All 4 firms have been increasing their generative AI ecosystems. Apple lately built-in OpenAI’s ChatGPT into its personal apps and introduced new generative AI options for creating photos and writing textual content. Microsoft, which is OpenAI’s high investor, integrates the start-up’s generative AI instruments into its personal cloud-based providers.
Alphabet has been upgrading its Gemini generative AI platform to maintain up with OpenAI, and it has been rolling out these instruments throughout its total ecosystem. Nvidia earnings from that secular development by promoting the most effective “picks and shovels” for the AI gold rush.
All three tech giants are rising quicker than Apple
However out of those 4 firms, solely Apple generates most of its gross sales from a slower-growth and cyclical client electronics enterprise. Nvidia is a high-growth chipmaker, Microsoft is a cloud and AI play, and Alphabet is a digital promoting firm. That is why analysts count on all three firms to develop quicker than Apple over the following three years.
Firm |
Estimated Income CAGR (Subsequent 3 Fiscal Years) |
Estimated EPS CAGR (Subsequent 3 Fiscal Years) |
Present Market Capitalization |
Worth-to-Gross sales Ratio (Ahead) |
---|---|---|---|---|
Apple |
5% |
10% |
$3.57 billion |
9 |
Nvidia |
46% |
53% |
$3.26 billion |
28 |
Microsoft |
15% |
17% |
$3.47 billion |
14 |
Alphabet |
11% |
20% |
$2.37 billion |
7 |
Assuming they match these estimates and their price-to-sales ratios maintain regular, Nvidia could possibly be price $5.3 trillion by fiscal 2027 (which ends in January 2027), Microsoft could be price $4.5 trillion by fiscal 2026 (which ends in June 2026), and Alphabet’s market cap might attain $3 trillion. However with the identical price-to-sales ratio as Microsoft, Alphabet’s market cap might almost attain $6 trillion. Due to this fact, all three tech giants have a shot at eclipsing Apple’s market cap over the following three years.

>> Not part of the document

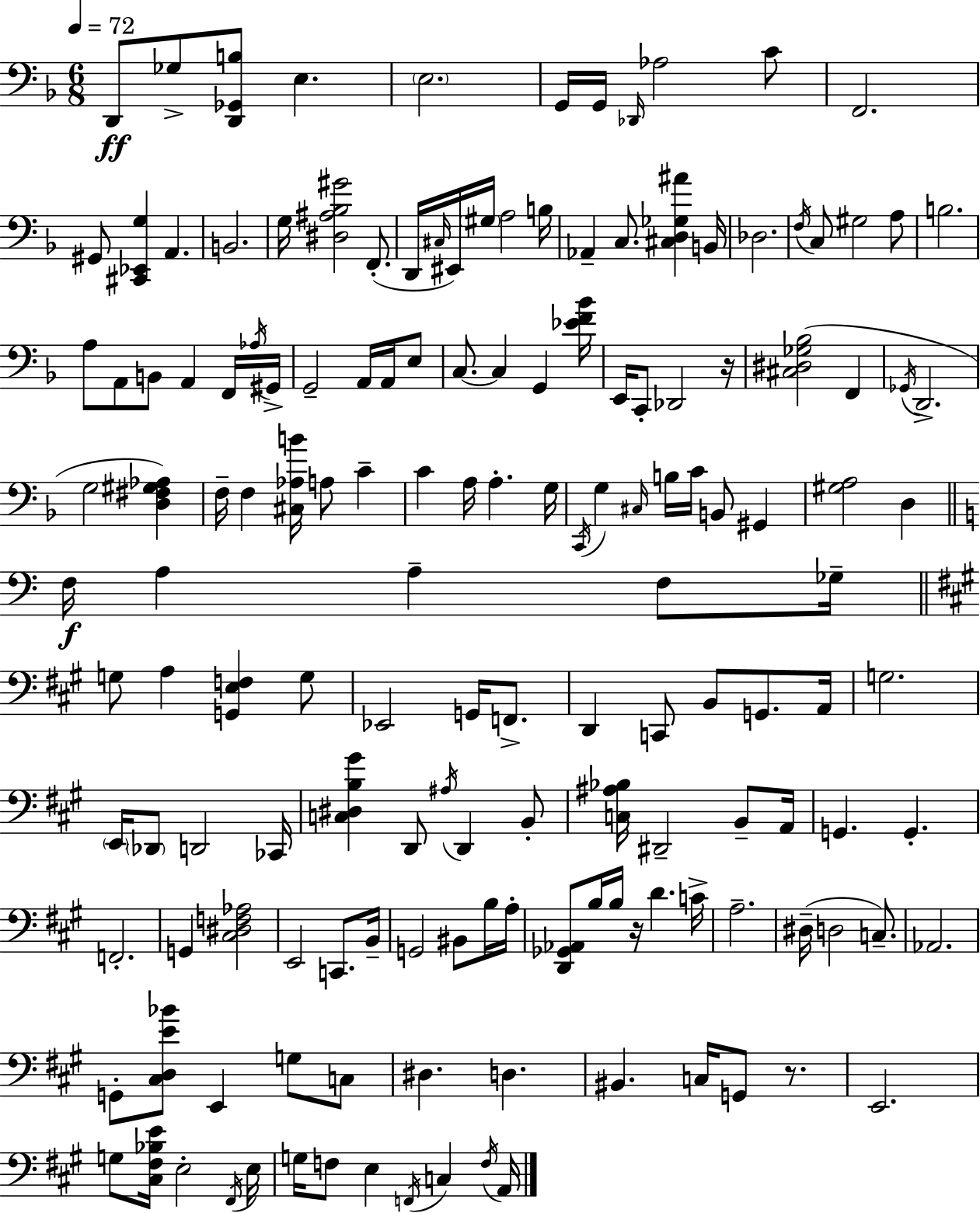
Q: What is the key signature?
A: F major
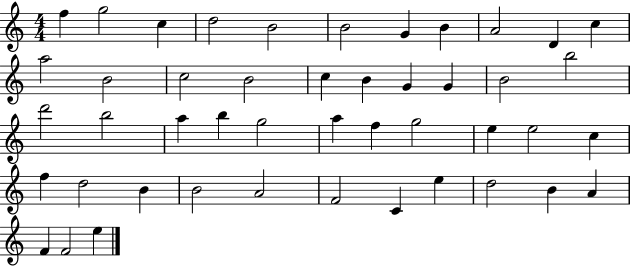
F5/q G5/h C5/q D5/h B4/h B4/h G4/q B4/q A4/h D4/q C5/q A5/h B4/h C5/h B4/h C5/q B4/q G4/q G4/q B4/h B5/h D6/h B5/h A5/q B5/q G5/h A5/q F5/q G5/h E5/q E5/h C5/q F5/q D5/h B4/q B4/h A4/h F4/h C4/q E5/q D5/h B4/q A4/q F4/q F4/h E5/q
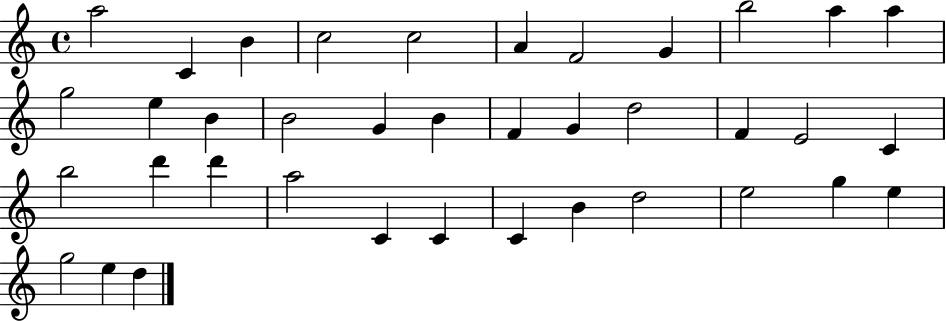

However look past the market caps
It is attention-grabbing to trace the market caps of the world’s largest firms, however it’s a superficial method that glosses over their core strengths and weaknesses.
All 4 of those “Magnificent Seven” shares will seemingly continue to grow. Apple is a rock-solid funding within the cell computing market, Microsoft and Google are evolving into cloud and AI firms, and Nvidia remains to be arguably the most effective pure play on the AI accelerator chip market. So as an alternative of questioning which tech big would be the most beneficial in three years, traders ought to merely give attention to their capability to develop their ecosystems, widen their moats, and generate constant development.
Suzanne Frey, an govt at Alphabet, is a member of The Motley Idiot’s board of administrators. Leo Solar has positions in Apple. The Motley Idiot has positions in and recommends Alphabet, Apple, Microsoft, and Nvidia. The Motley Idiot recommends the next choices: lengthy January 2026 $395 calls on Microsoft and brief January 2026 $405 calls on Microsoft. The Motley Idiot has a disclosure coverage.